*原文节选*.
*****

顺子の杂货铺
生命不息,折腾不止,且行且珍惜~

05-首尾值与Nth值获取

DMIT VPS

首尾值与Nth值获取

获取分组内的第一个值、最后一个值和第N个值,是窗口函数应用中的常见场景。

📊 支持情况

数据库 FIRST_VALUE LAST_VALUE NTH_VALUE 备注
MySQL ✅ 8.0+ ✅ 8.0+ ✅ 8.0+ 完整支持
Oracle 完整支持
ClickHouse 语法略有不同
Hologres 兼容PG
MaxCompute 完整支持
Hive ✅ 2.1+ ✅ 2.1+ ✅ 2.1+ 完整支持

1. FIRST_VALUE – 获取第一个值

场景:标记每个用户的首次购买日期

MySQL / Hive / MaxCompute / Hologres

SELECT
    user_id,
    order_date,
    amount,
    FIRST_VALUE(order_date) OVER (
        PARTITION BY user_id
        ORDER BY order_date
    ) AS first_order_date,
    FIRST_VALUE(amount) OVER (
        PARTITION BY user_id
        ORDER BY order_date
    ) AS first_order_amount
FROM orders;

Oracle

SELECT
    user_id,
    order_date,
    amount,
    FIRST_VALUE(order_date) OVER (
        PARTITION BY user_id
        ORDER BY order_date
    ) AS first_order_date,
    FIRST_VALUE(amount) OVER (
        PARTITION BY user_id
        ORDER BY order_date
    ) AS first_order_amount
FROM orders;

ClickHouse

SELECT
    user_id,
    order_date,
    amount,
    firstValue(order_date) OVER (
        PARTITION BY user_id
        ORDER BY order_date
    ) AS first_order_date,
    firstValue(amount) OVER (
        PARTITION BY user_id
        ORDER BY order_date
    ) AS first_order_amount
FROM orders;

输出示例:

user_id order_date amount first_order_date first_order_amount
101 2024-01-01 500 2024-01-01 500
101 2024-01-05 300 2024-01-01 500
101 2024-01-10 800 2024-01-01 500

2. LAST_VALUE – 获取最后一个值

默认行为与ROWS BETWEEN

-- ❌ 默认行为(可能不是预期结果)
SELECT
    user_id,
    order_date,
    amount,
    LAST_VALUE(amount) OVER (
        PARTITION BY user_id
        ORDER BY order_date
    ) AS last_amount  -- 实际是当前行的下一个值
FROM orders;

-- ✅ 正确写法:使用ROWS BETWEEN
SELECT
    user_id,
    order_date,
    amount,
    LAST_VALUE(amount) OVER (
        PARTITION BY user_id
        ORDER BY order_date
        ROWS BETWEEN UNBOUNDED PRECEDING AND UNBOUNDED FOLLOWING
    ) AS last_amount
FROM orders;

简化写法(MaxCompute/Hive)

*****

*练习要求*.
A. 抄录节选中从“-- ✅ 正确写法:使用ROWS”一直到“简化写法(MaxCompute/Hive)”的全部文字。
B. 把节选中以“获取分组内的第一个值”开头的那一段改写得更简短,保留其主要信息。
请仅依据上面的节选作答。

*****

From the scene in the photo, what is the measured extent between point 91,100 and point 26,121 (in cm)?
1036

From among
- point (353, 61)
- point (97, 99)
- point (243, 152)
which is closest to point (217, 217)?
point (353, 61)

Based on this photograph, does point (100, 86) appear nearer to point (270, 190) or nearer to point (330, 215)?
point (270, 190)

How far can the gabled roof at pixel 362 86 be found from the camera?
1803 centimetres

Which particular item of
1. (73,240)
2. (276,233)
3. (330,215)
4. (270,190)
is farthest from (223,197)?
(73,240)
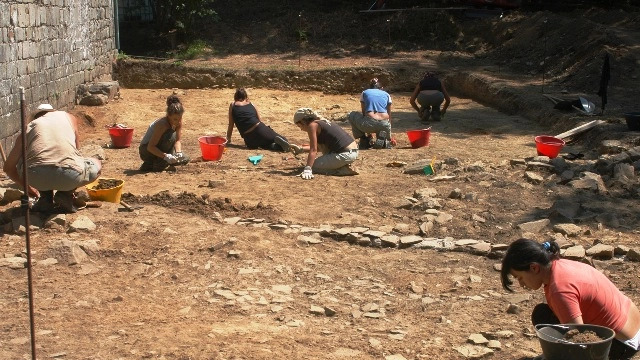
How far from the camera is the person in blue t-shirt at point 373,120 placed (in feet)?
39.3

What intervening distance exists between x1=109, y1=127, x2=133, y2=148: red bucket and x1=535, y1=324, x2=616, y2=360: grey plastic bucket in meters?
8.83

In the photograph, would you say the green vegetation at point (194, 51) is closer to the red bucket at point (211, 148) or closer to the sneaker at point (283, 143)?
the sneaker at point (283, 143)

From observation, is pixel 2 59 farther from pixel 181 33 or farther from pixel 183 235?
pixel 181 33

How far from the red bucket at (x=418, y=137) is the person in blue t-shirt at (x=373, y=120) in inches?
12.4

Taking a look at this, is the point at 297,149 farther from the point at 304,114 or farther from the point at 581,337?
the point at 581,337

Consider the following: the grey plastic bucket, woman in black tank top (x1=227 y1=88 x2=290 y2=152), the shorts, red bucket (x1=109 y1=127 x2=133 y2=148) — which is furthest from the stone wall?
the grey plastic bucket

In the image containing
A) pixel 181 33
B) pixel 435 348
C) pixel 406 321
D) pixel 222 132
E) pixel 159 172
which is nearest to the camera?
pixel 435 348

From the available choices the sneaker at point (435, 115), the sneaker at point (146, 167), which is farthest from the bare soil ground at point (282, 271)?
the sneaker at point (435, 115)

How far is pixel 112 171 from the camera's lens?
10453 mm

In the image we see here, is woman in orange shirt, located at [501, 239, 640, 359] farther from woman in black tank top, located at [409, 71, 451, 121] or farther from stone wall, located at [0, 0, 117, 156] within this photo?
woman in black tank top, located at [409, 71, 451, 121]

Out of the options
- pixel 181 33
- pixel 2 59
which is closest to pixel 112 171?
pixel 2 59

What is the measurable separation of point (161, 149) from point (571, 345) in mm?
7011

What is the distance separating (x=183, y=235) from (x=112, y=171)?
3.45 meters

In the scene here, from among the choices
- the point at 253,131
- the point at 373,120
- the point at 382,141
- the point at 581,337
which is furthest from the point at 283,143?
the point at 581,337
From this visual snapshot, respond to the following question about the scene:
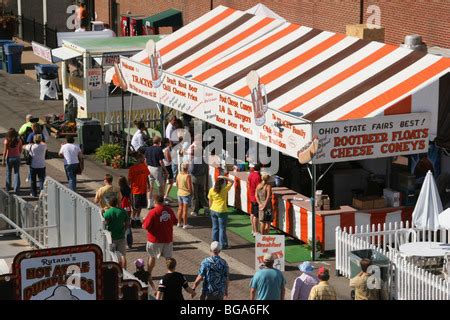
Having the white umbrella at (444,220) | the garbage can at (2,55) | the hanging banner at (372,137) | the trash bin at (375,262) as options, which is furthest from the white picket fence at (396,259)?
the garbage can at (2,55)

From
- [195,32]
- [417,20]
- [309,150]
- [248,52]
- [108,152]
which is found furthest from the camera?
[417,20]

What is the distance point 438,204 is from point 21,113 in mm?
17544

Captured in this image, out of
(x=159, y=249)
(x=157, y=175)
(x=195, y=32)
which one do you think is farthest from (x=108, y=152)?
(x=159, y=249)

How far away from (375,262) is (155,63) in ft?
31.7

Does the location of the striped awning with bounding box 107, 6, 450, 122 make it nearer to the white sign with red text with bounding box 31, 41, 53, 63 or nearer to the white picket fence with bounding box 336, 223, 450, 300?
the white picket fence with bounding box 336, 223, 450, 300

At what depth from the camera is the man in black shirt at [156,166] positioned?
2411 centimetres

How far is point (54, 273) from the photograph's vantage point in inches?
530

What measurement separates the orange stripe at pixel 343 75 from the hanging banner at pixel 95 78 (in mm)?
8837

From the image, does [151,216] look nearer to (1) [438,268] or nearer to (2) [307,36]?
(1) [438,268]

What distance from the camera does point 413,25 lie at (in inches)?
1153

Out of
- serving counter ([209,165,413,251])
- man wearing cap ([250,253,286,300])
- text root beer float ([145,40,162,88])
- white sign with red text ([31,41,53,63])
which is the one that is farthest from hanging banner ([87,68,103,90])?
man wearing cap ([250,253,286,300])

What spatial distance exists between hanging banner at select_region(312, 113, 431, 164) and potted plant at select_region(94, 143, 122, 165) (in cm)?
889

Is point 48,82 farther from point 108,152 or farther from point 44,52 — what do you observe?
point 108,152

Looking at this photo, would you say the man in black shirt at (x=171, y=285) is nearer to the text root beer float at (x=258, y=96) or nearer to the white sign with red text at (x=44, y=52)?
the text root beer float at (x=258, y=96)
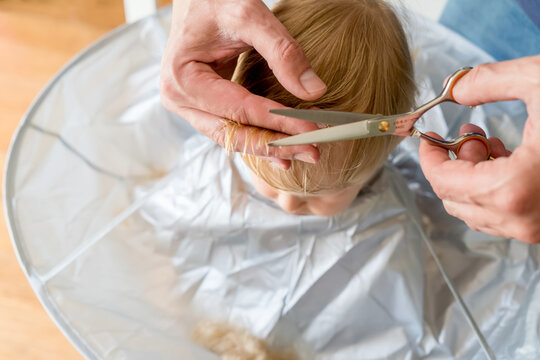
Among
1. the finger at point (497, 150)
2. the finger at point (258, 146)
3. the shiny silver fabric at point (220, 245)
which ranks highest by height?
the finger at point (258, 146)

*****

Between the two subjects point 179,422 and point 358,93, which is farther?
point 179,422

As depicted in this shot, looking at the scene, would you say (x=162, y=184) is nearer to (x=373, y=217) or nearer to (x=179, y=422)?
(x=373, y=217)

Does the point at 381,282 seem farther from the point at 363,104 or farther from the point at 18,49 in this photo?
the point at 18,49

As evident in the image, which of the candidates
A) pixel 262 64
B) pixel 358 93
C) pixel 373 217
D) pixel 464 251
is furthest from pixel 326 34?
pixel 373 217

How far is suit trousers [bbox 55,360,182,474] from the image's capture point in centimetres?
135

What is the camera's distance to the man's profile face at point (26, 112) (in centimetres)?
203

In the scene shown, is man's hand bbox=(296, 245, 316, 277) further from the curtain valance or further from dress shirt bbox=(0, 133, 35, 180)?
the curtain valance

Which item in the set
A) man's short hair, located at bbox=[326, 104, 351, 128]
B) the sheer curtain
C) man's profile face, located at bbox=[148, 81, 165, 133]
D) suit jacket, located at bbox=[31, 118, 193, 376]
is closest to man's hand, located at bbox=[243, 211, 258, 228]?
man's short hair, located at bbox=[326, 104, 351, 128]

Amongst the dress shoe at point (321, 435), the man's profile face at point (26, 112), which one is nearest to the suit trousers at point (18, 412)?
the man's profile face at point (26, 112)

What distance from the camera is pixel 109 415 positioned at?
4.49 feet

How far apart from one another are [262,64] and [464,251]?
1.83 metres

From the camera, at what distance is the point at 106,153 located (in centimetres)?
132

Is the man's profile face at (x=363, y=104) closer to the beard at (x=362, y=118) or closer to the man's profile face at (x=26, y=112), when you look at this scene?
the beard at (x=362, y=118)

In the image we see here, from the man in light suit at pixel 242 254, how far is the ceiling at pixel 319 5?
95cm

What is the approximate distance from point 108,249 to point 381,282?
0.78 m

*****

*参考答案*.
A.
-- ✅ 正确写法:使用ROWS BETWEEN
SELECT
    user_id,
    order_date,
    amount,
    LAST_VALUE(amount) OVER (
        PARTITION BY user_id
        ORDER BY order_date
        ROWS BETWEEN UNBOUNDED PRECEDING AND UNBOUNDED FOLLOWING
    ) AS last_amount
FROM orders;

简化写法(MaxCompute/Hive)

B. 取分组内的首值、末值和第N个值,是窗口函数的常见用途。